Powershell, InkPicture_Painted & Zone.Identifier

The first sample is a DOCX and basically just a simple trojan downloader with a very small footprint. After deobfuscation there are only few lines left but some of them are quite interesting. The first evasion abuses the :Zone.Identifier alternate data stream (ADS) to verify if the file was indeed downloaded from the internet (or received by e-mail):


The :Zone.Identifier check is used to bypass sandboxes that do not propagate the ADS to the submitted files. ADS is a feature of the Windows NTFS file system and most sandboxes are based on Linux with an EXT file system. EXT does not support ADS and therefore any alternate data stream is simply omitted if samples are copied.
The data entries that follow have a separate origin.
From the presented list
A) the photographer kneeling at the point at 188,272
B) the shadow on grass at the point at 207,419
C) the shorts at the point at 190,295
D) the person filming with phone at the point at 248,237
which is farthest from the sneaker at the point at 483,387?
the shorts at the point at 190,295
The second evasion is probably used to bypass some tools that rely on the fact that the payload is usually executed from the AutoOpen() or Document_Open() function. In contrast, this sample starts its execution inside the InkPicture.Painted event:


It is interesting that InkPicutre.Painted also works on Powerpoint where no AutoOpen() or Document_Open() function exists. Likely we are going to see more Powerpoint based macro malware in the near future.
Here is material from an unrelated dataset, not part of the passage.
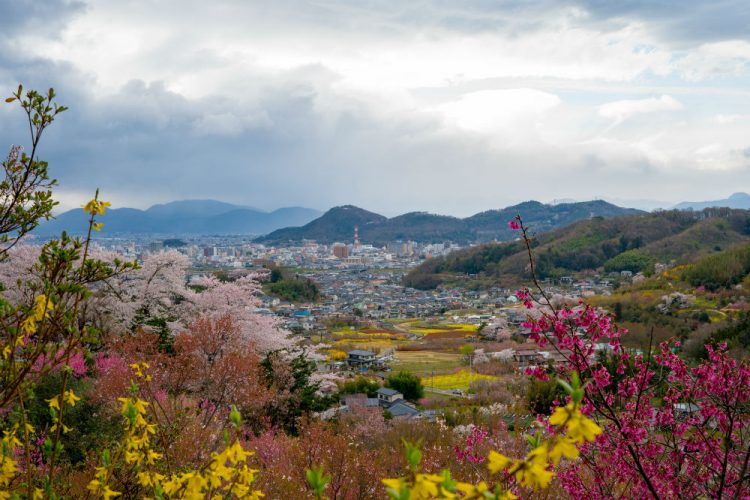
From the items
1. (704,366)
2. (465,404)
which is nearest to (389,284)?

Apart from that, the sample also checks for the number of recently opened files (Application.RecentFiles.Count < 3), an evasion technique which was already seen a few times in the last months. The main payload is downloaded by a PowerShell snippet executed through the WScript.Shell.Run command:


The full Joe Sandbox 16 report from the above sample is available below (click the graph to open):

 

PartOfDomain, No-Admin and Steganography

Another sample we received (thank you for sharing to John Lambert) is a bit more complicated and targets corporate users. There are at least 2 indicators to back-up this statement. Both are visible in the snippet below:


The result returned from mekzvij() function is used to determine if the VBA macro should further proceed with the infection process (if greater than 2, stop execution). It is clearly visible that the PartOfDomain field from Win32_ComputerSystem WMI class has a really big weight (100). Not being part of a domain effectively prevents this sample from running. The second indicator is more trivial, the UserName field shall not contain the "admin" substring, this is not necessarily a "corporate environment" indicator but may be just a detection of some specific sandboxes (another lookup for "malfind" suggests the latter). mekzvij() function contains some more WMI-based evasions that are often used by many different malware families:


If all checks are passed, the script drops a DLL into "%APPDATA%\Adobe\AIR\azgyrfhy.dat" and runs it during DocumentBeforeClose event:


The DLL is just a second stage downloader and has a hardcoded URL pointing to a PNG image:


After successful download (it's never stored to the disk), the DLL de-crypts a second DLL that is hidden inside the PNG chunks (which is the most simple variant of PNG steganography) by using a modified TEA cipher. It's decrypted and manually mapped into the process address space, later it communicates with another host which seems to be dead by now as we received only "504 Gateway Time-out". More details about this particular threat can be found in the Joe Sandbox 16 Report (click the graph to open):

joesecurity.org/reports/report-af0e156bd39be48edd884578616ab153.html

 

Final words

While the :Zone.Identifier evasion is easy to bypass for sandbox vendors, the PartOfDomain evasion is not. Especially in the last weeks we have seen the use of more complex evasions. Of course the more targeted a piece of malware is, the more likely a complex evasion is being used.

What really helps the most to fight evasions are two things: first, Deep Malware Analysis which enables you to spot the evasion and second, an open platform to quickly act to prevent the evasions. For many years we at Joe Security strive to improve these two main features of dynamic malware analysis systems.

Will it blend? This is the question. As for Joe Sandbox we can say yes, the malware executes and shows its real behavior!

Update 1:

The second mentioned sample is actually part of the Dukes/APT29 targeted attacks.